Packaging Can Transfer Chemicals Too
Egg cartons made from recycled paperboard may contain mineral oil hydrocarbons left over from printing inks. These compounds, known as MOSH and MOAH, migrate from the packaging into food primarily through the gas phase. In other words, they evaporate from the cardboard and settle onto whatever is inside. Studies tracking this migration in paperboard-packaged foods found measurable transfer over the course of weeks, with higher temperatures accelerating the process.
Foam and plastic cartons are less likely to transfer flavors, though they can trap moisture and create a stale environment. If you suspect your carton, try transferring eggs to a clean glass container and storing them in the coldest part of your fridge.
Ruling Out Spoilage
A truly spoiled egg produces hydrogen sulfide, the compound responsible for a classic rotten-egg smell. That sulfurous stink is unmistakable and quite different from the metallic, plastic, or fishy taste most people describe as “chemical.” If your egg smells like sulfur when you crack it, discard it. But if the taste is more subtle, more like cleaning solution or plastic wrap, spoilage is unlikely the cause.
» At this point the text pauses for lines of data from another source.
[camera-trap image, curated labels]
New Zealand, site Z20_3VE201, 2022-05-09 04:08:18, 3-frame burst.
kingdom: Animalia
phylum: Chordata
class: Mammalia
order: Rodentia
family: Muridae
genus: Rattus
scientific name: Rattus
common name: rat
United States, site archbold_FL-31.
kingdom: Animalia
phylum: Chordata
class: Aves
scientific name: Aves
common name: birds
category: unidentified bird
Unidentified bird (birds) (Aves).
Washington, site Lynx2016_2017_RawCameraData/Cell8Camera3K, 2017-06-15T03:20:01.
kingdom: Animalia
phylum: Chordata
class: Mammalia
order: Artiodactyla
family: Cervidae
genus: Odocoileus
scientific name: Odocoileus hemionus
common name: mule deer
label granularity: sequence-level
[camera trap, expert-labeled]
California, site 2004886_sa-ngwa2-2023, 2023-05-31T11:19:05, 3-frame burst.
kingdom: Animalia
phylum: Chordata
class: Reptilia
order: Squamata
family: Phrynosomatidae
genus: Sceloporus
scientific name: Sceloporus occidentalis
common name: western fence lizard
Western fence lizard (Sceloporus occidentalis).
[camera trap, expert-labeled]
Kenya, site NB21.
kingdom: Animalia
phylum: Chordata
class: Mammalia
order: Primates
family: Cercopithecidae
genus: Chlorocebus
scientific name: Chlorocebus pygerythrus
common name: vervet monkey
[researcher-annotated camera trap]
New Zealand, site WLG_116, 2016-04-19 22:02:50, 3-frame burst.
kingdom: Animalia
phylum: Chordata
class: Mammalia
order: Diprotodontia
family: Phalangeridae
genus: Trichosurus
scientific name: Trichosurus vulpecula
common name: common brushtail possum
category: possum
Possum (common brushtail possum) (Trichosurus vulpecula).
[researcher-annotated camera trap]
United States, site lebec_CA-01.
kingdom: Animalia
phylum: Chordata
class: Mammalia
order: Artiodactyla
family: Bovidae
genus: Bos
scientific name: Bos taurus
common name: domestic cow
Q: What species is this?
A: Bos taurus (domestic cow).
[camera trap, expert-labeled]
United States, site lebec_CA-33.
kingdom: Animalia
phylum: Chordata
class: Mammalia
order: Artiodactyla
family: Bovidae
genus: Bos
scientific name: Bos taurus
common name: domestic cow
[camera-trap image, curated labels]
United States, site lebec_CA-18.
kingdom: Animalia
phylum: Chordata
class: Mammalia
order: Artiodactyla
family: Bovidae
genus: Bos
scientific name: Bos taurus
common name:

A simple freshness test: place the egg in a glass of water. Fresh eggs sink and lie flat. Eggs that are still good but aging will tilt upward or stand on end. An egg that floats has enough gas buildup inside to suggest it’s past its prime. This won’t detect chemical off-flavors, but it helps you rule out age-related spoilage as the issue.
How to Pinpoint the Cause
The fastest way to figure out what’s happening is to change one variable at a time. Buy a dozen eggs from a completely different brand or farm, ideally white eggs if you’ve been eating brown. Cook them in a stainless steel or cast iron pan with butter or oil you trust. If the chemical taste vanishes, the problem was the eggs themselves or your old pan. If it persists, look at your cooking fat, your water supply, or your storage setup.
Backyard flock owners have more control. Switching away from canola-based or fishmeal-heavy feed often resolves the problem within a week or two as the hen’s body clears the offending compounds. If the taste persists on a clean diet, the hen likely carries the FMO3 mutation, and certain feeds (particularly anything high in choline) will always trigger the issue in that bird.